Assignment:
Check every line of the material below, and show those that contain "muntjac".

Extracted data:
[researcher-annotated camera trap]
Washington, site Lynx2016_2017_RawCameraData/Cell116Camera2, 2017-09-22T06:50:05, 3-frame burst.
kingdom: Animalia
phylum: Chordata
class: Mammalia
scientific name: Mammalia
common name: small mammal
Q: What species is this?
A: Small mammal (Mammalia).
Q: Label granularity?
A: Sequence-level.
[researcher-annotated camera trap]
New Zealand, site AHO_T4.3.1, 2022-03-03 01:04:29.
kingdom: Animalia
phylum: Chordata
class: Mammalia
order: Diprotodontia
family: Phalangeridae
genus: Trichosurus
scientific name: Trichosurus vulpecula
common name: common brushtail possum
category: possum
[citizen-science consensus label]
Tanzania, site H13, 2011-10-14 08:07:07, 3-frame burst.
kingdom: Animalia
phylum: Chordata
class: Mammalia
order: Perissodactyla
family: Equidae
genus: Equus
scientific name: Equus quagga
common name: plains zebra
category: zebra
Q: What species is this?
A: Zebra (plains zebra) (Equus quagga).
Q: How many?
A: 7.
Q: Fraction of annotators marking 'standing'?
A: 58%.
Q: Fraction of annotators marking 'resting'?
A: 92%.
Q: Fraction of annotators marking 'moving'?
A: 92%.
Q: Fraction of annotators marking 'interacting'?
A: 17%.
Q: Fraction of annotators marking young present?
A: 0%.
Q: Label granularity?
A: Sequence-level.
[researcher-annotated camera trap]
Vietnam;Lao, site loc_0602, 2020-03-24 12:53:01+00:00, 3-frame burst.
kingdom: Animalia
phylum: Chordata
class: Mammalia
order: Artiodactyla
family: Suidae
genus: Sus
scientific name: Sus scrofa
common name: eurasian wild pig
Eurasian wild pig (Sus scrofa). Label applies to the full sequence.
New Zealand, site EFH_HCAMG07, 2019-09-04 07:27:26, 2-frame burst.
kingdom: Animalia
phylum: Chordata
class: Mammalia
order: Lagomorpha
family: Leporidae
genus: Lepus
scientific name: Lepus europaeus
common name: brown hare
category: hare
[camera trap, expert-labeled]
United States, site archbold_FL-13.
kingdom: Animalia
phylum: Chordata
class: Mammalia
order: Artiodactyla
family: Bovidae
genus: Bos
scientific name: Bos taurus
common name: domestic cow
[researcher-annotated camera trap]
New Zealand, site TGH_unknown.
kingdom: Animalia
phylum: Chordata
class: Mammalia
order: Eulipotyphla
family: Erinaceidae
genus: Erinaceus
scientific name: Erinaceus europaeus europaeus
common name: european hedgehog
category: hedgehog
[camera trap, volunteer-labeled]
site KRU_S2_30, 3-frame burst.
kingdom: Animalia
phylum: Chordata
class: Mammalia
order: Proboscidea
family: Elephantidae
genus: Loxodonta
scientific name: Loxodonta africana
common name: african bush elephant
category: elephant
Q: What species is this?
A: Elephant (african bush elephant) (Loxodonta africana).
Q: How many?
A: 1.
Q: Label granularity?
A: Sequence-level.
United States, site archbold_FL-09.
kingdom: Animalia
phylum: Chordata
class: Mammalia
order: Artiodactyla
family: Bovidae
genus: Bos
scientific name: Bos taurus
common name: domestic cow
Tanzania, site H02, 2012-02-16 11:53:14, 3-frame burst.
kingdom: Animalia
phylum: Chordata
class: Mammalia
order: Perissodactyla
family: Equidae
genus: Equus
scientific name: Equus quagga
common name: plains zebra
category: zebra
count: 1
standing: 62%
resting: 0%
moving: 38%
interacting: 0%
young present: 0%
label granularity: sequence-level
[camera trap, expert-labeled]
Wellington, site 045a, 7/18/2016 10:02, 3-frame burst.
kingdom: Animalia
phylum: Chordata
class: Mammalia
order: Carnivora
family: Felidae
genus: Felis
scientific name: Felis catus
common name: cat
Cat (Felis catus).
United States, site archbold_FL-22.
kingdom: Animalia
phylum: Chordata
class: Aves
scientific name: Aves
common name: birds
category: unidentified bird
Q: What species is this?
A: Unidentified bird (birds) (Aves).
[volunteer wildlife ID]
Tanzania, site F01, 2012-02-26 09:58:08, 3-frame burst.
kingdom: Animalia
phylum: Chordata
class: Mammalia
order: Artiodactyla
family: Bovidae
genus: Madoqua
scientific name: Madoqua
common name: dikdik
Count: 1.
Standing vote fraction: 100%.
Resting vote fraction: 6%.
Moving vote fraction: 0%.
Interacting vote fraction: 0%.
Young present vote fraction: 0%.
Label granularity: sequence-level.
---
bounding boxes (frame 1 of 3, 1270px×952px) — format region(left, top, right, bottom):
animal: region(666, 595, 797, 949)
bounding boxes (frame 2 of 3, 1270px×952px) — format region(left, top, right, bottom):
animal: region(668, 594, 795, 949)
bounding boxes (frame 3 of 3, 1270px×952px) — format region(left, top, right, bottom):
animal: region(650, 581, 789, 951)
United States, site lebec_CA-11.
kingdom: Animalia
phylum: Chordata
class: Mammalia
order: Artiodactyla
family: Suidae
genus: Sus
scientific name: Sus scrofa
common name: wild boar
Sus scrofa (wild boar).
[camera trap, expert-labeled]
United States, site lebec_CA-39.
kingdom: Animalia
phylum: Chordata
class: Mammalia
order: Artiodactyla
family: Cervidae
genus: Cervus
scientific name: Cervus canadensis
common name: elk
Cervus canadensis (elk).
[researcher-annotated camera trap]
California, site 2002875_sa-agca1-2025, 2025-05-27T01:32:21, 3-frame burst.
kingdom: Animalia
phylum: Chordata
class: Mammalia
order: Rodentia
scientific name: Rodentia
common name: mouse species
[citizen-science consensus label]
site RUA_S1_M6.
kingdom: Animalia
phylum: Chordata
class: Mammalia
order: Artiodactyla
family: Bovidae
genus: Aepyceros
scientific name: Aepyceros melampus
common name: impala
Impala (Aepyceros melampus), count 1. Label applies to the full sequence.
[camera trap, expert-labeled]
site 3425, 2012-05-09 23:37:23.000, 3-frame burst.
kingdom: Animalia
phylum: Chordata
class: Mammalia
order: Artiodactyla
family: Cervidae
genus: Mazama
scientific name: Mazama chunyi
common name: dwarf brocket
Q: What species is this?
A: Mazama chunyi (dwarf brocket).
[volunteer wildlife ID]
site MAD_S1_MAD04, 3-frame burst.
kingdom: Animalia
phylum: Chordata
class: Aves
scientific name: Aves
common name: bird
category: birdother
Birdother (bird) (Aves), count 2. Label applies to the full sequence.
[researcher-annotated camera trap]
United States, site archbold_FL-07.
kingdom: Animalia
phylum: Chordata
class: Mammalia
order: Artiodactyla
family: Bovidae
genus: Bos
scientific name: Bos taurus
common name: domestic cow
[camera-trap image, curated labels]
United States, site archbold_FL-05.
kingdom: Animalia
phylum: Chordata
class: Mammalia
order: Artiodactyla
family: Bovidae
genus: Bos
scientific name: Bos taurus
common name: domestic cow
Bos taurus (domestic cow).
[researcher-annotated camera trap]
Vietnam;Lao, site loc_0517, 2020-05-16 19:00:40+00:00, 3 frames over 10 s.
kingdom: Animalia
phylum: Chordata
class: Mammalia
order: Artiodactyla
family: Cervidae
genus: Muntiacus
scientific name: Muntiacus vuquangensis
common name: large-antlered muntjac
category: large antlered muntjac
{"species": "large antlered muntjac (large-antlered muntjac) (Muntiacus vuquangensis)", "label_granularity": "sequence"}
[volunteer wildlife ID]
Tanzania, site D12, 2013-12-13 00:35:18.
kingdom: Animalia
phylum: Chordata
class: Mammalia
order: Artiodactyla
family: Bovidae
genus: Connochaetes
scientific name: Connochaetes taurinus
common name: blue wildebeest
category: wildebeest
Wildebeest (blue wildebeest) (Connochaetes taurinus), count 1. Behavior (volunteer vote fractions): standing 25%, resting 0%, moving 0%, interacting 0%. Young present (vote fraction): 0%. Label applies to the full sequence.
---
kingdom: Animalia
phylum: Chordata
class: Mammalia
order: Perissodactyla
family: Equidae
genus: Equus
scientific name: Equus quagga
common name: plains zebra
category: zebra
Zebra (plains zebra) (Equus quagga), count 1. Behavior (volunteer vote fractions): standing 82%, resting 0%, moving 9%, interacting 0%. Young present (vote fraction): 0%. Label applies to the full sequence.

Written response:
common name: large-antlered muntjac
category: large antlered muntjac
{"species": "large antlered muntjac (large-antlered muntjac) (Muntiacus vuquangensis)", "label_granularity": "sequence"}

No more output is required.